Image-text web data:
= = = = = = =

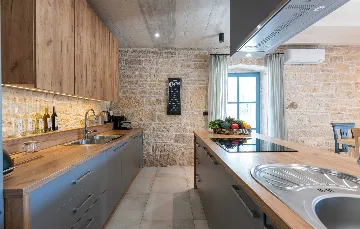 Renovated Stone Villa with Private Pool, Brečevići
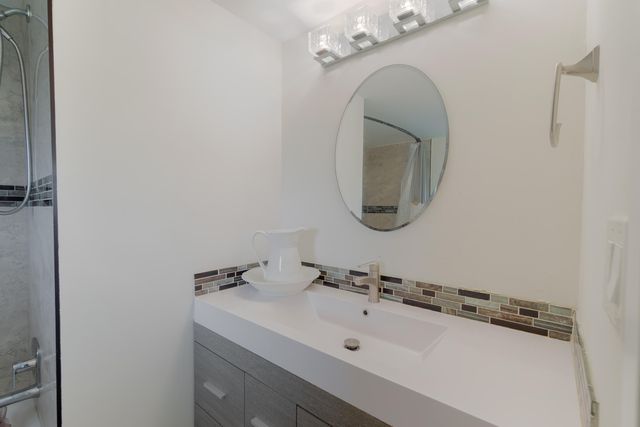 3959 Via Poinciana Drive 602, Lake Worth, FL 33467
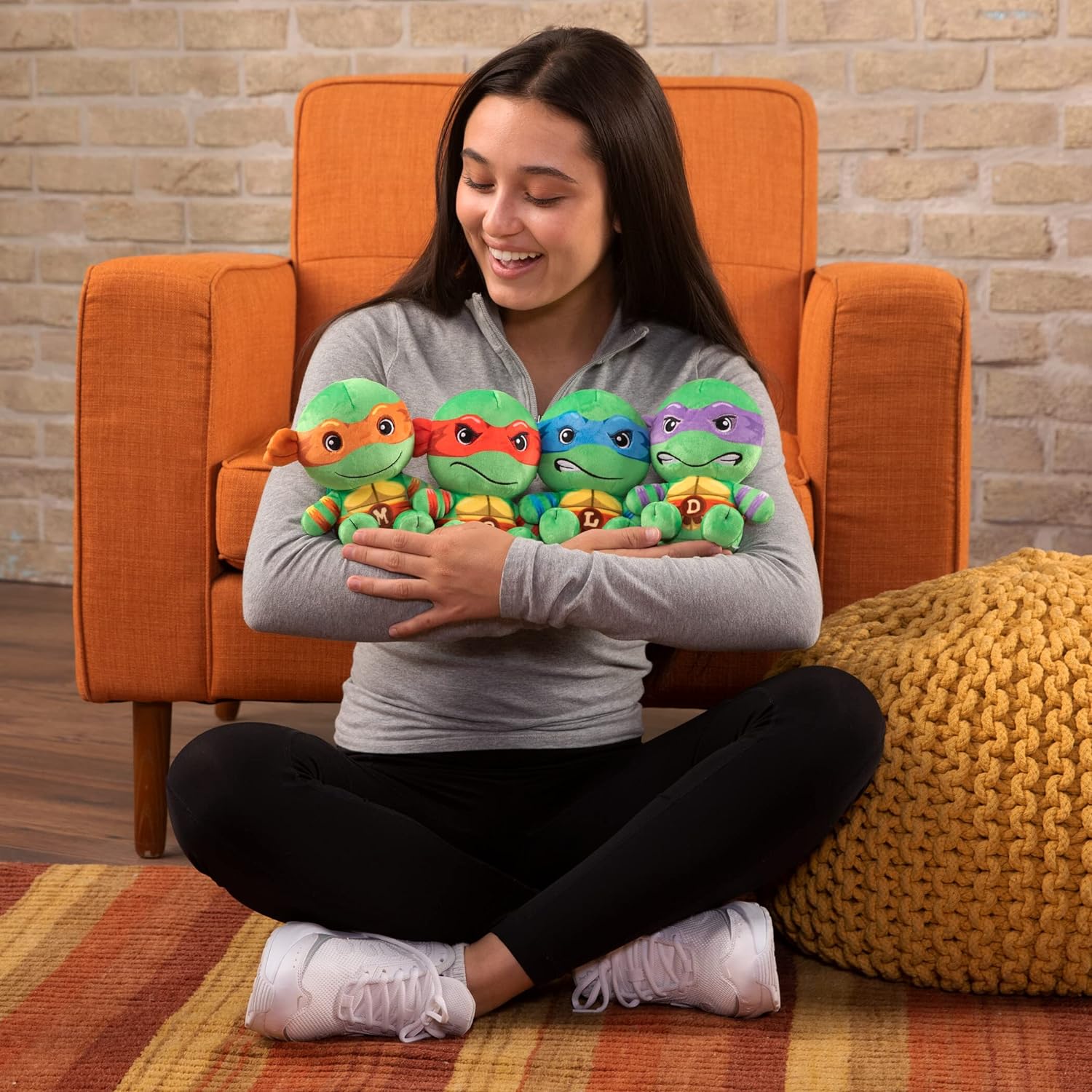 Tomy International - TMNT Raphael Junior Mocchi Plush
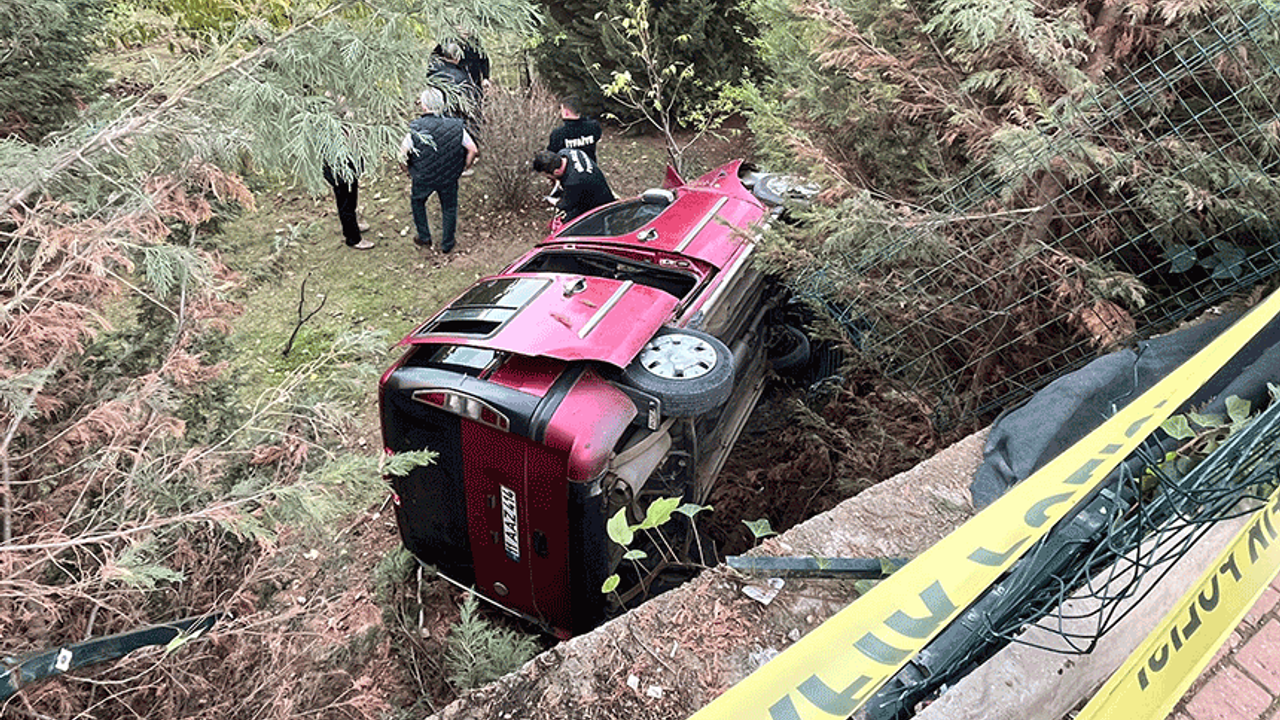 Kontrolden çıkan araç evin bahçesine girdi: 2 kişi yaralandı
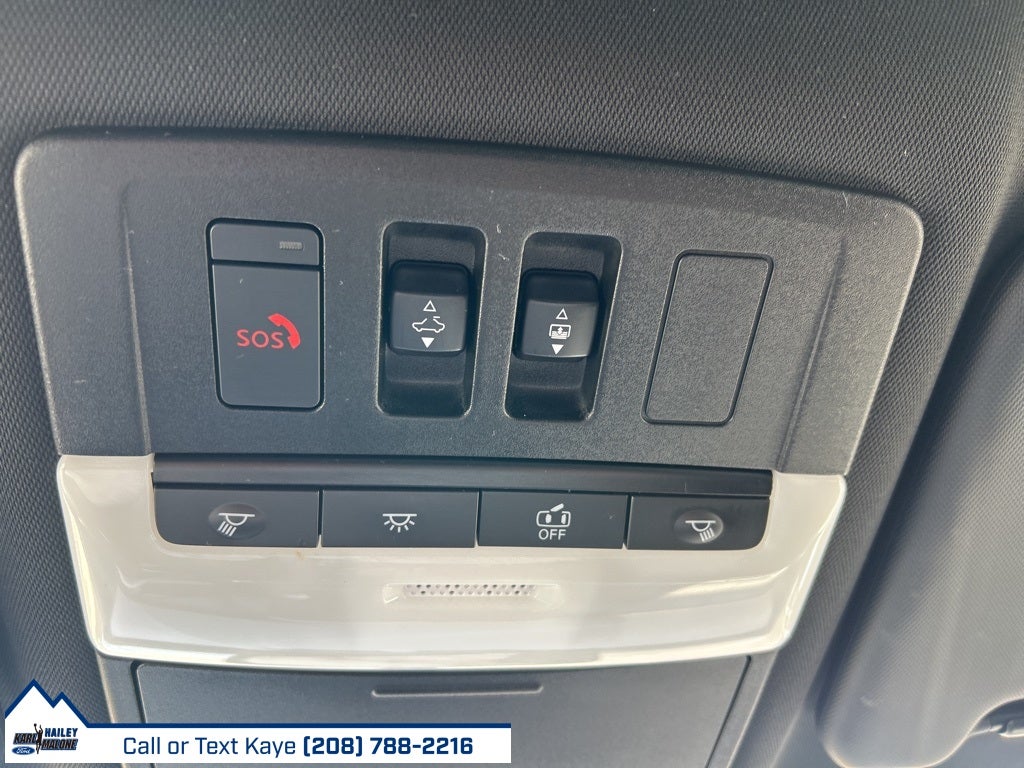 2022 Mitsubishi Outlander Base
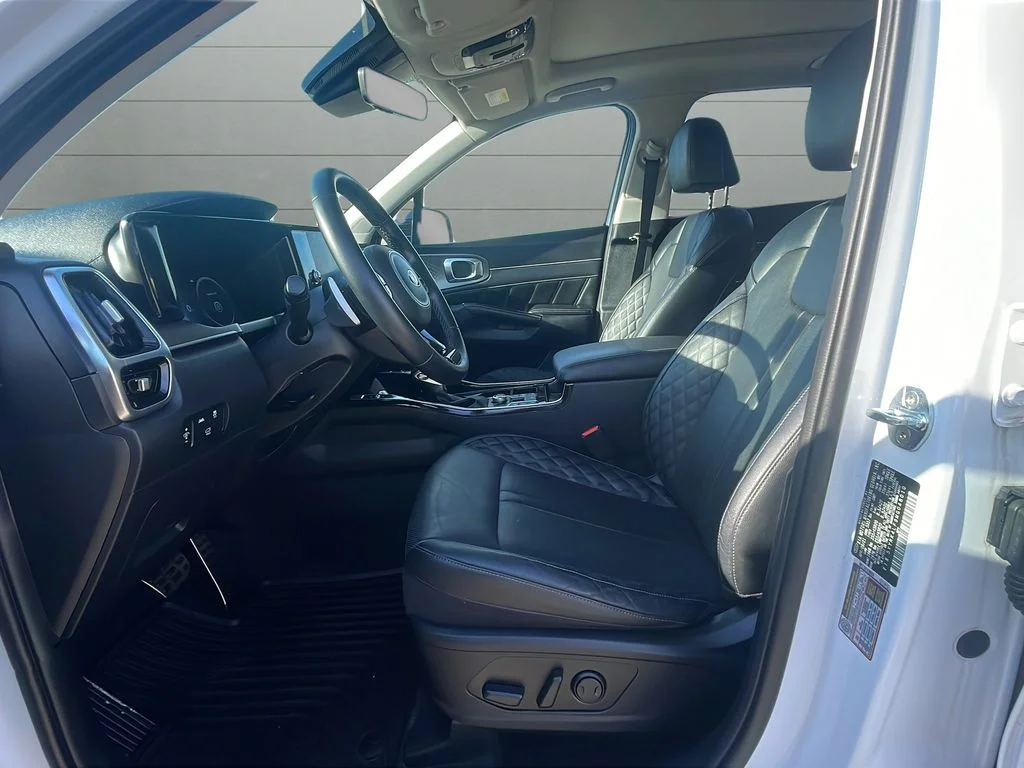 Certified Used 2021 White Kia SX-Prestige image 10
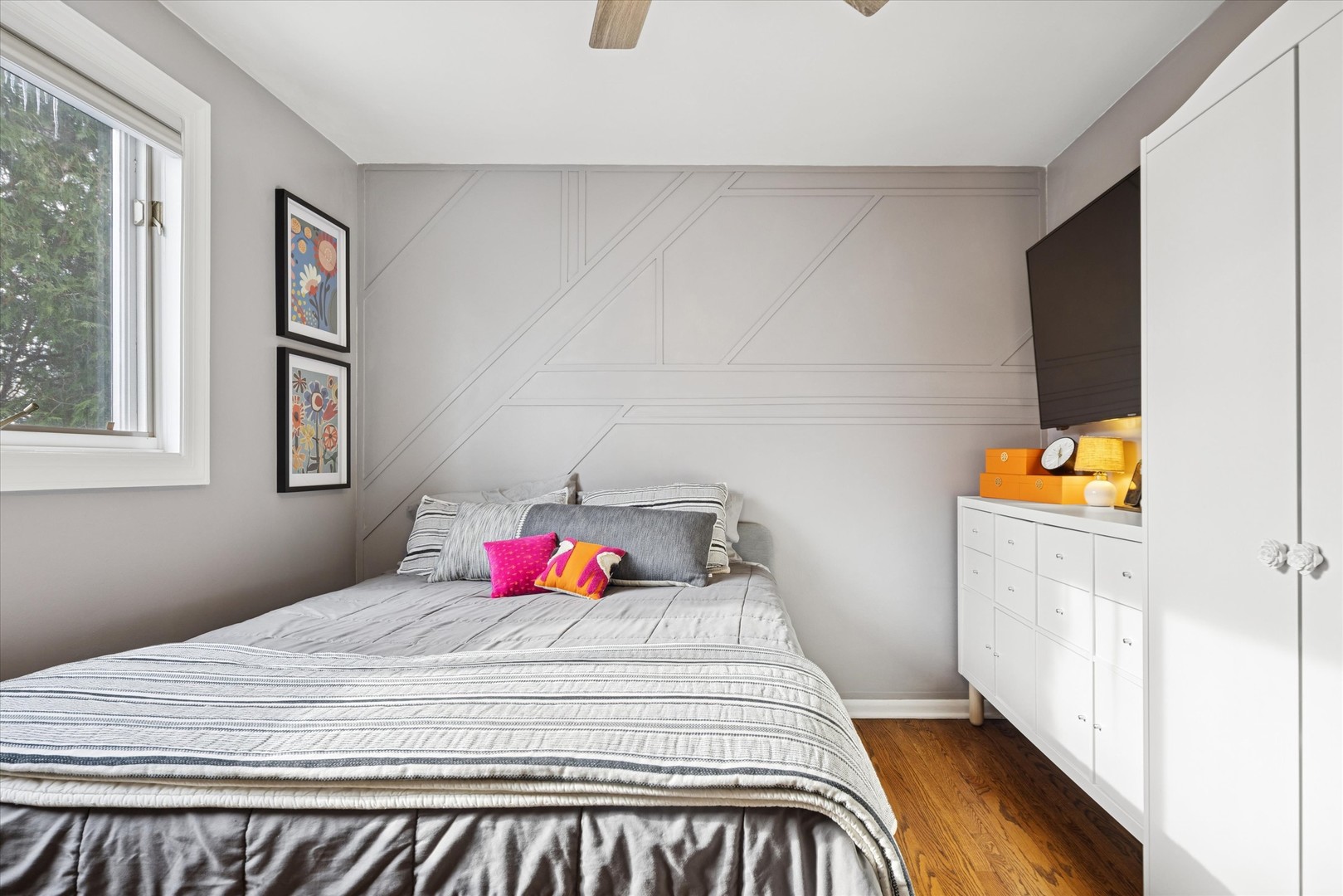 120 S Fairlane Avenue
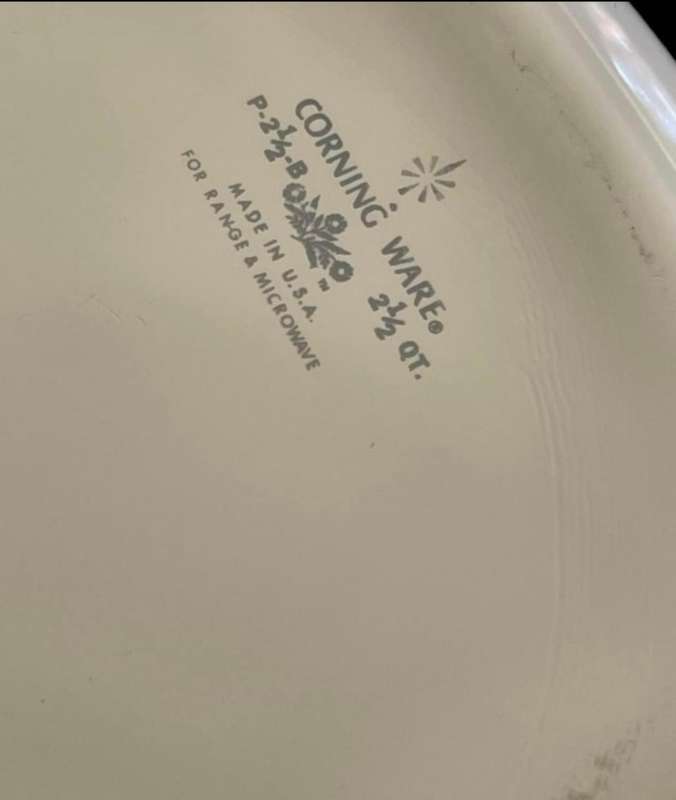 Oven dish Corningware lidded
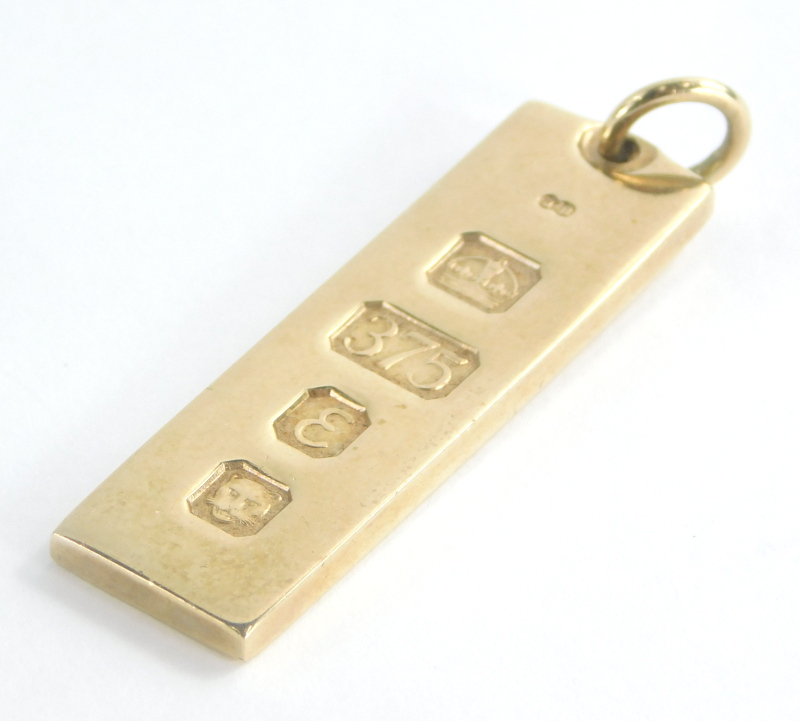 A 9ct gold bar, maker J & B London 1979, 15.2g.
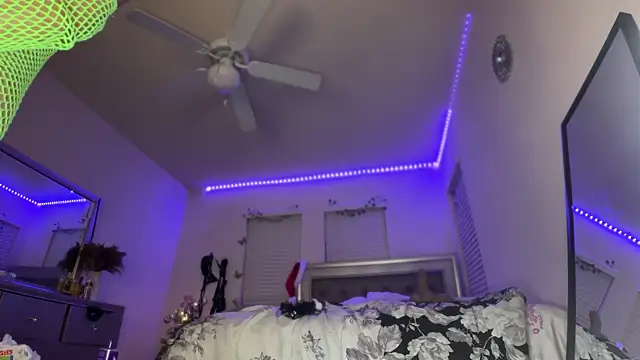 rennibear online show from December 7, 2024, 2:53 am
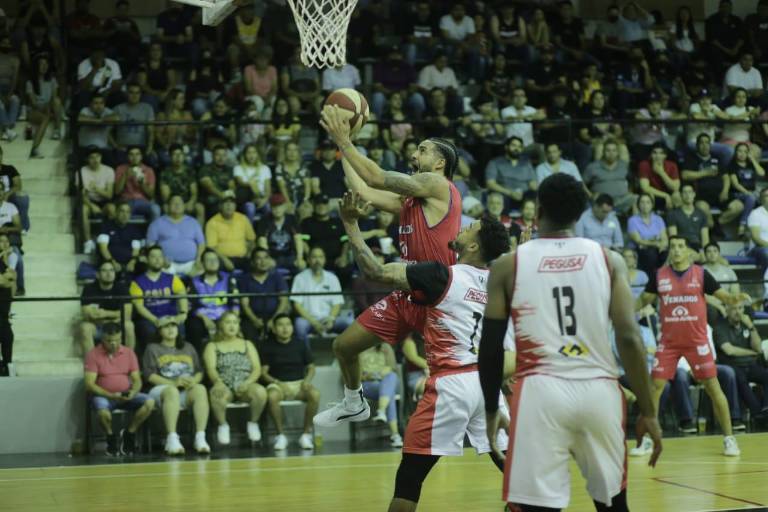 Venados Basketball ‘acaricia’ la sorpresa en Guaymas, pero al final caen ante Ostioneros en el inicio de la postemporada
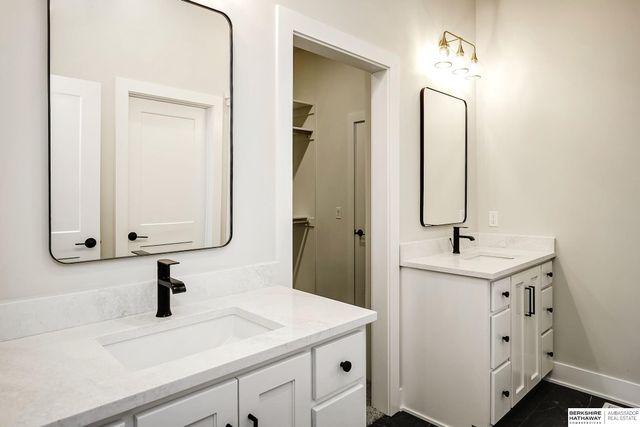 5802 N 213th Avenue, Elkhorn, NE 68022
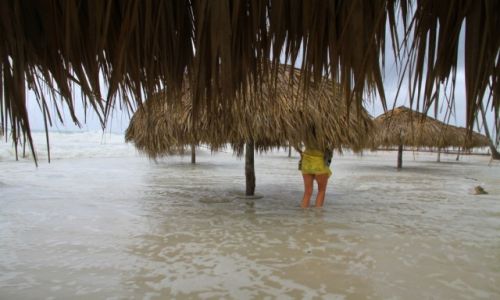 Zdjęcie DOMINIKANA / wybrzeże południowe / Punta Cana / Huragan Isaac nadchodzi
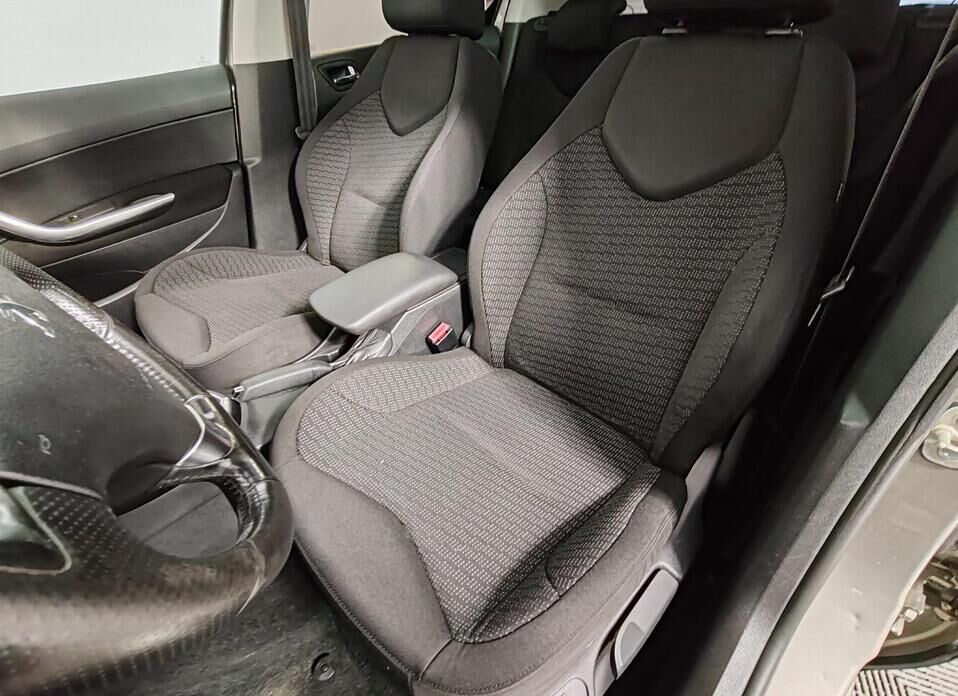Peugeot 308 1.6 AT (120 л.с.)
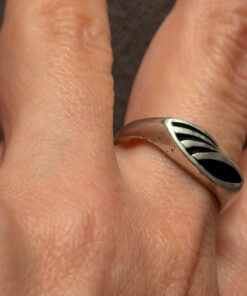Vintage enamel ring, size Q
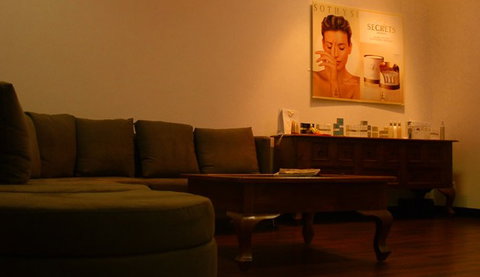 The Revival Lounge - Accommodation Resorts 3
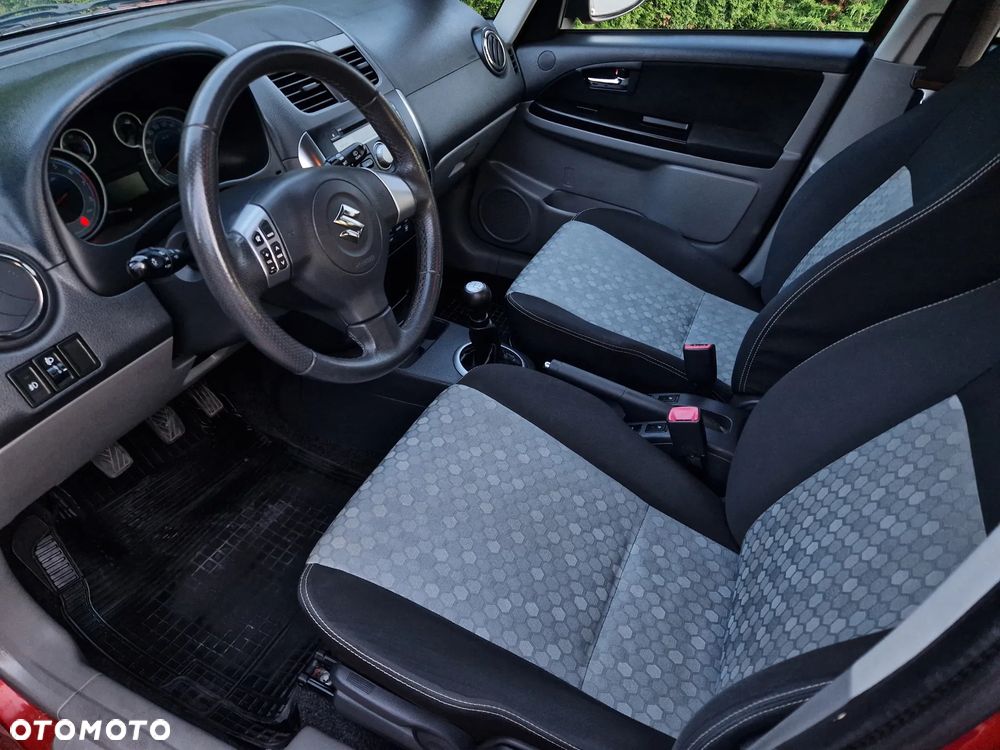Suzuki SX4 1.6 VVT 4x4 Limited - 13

= = = = = = =

Problem statement.
Repeat every entry exactly, but leave out the pictures.

Exercise output.
 Renovated Stone Villa with Private Pool, Brečevići
 3959 Via Poinciana Drive 602, Lake Worth, FL 33467
 Tomy International - TMNT Raphael Junior Mocchi Plush
 Kontrolden çıkan araç evin bahçesine girdi: 2 kişi yaralandı
 2022 Mitsubishi Outlander Base
 Certified Used 2021 White Kia SX-Prestige image 10
 120 S Fairlane Avenue
 Oven dish Corningware lidded
 A 9ct gold bar, maker J & B London 1979, 15.2g.
 rennibear online show from December 7, 2024, 2:53 am
 Venados Basketball ‘acaricia’ la sorpresa en Guaymas, pero al final caen ante Ostioneros en el inicio de la postemporada
 5802 N 213th Avenue, Elkhorn, NE 68022
 Zdjęcie DOMINIKANA / wybrzeże południowe / Punta Cana / Huragan Isaac nadchodzi
Peugeot 308 1.6 AT (120 л.с.)
Vintage enamel ring, size Q
 The Revival Lounge - Accommodation Resorts 3
Suzuki SX4 1.6 VVT 4x4 Limited - 13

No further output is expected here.